Vereinfacht: 1Kg Karotten konnte man 2015 für 17,50EUR kaufen. Bis 2019 hat sich Preis bei 20.-EUr fixiert. Gleiche Menge höherer Preis (dauerhaft).

Natürlich ist der Warenkorb ein Sammelsurium an Artikeln die mehr oder weniger Aussagekräftig sind, aber die Kaufkraft-Änderung ist Aussagekräftig. Sie ist nur nicht 1:1 auf nicht vorhandene Artikel zu übernehmen. Sie ist ein Richtwert!

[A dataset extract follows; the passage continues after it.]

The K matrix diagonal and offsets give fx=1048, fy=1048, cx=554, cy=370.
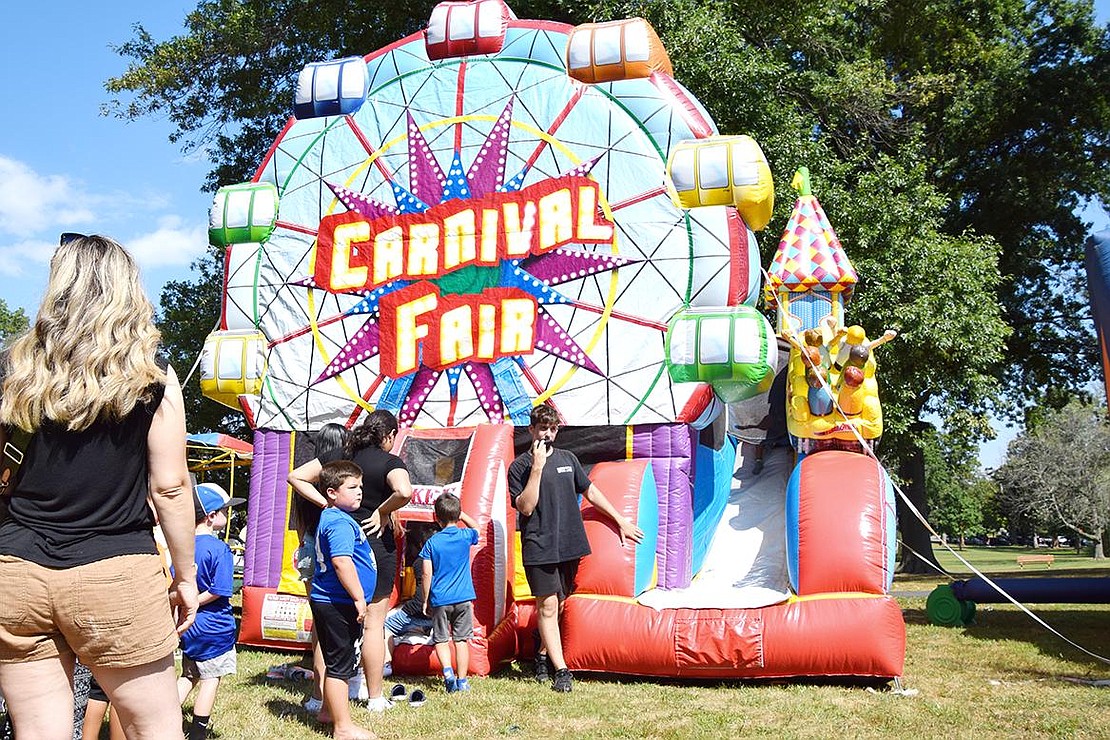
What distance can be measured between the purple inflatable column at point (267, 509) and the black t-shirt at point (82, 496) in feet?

Vermutlich wird in dem Rechner der VPI des statistischen Bundesamtes herangezogen. Dieser umfasst einen riesigen Warenkorb von ca. 650 Produkten/Diendtleistungen und wird auch alle paar Jahre neu gewichtet. Das ist so ziemlich das beste, was an den Warenproben eines Durchschnittlichen Deutschen heran kommt. Details hier: Verbraucherpreisindex (VPI) - Statistisches Bundesamt

Jedoch sollte man imho das ganze sehr spezifisch doppelchecken, wenn man ihn verwendet, um zum Beispiel, unfreiwilligen Beitragszahlungen von Menschen in prekären Lebenssituation zu rechtfertigen.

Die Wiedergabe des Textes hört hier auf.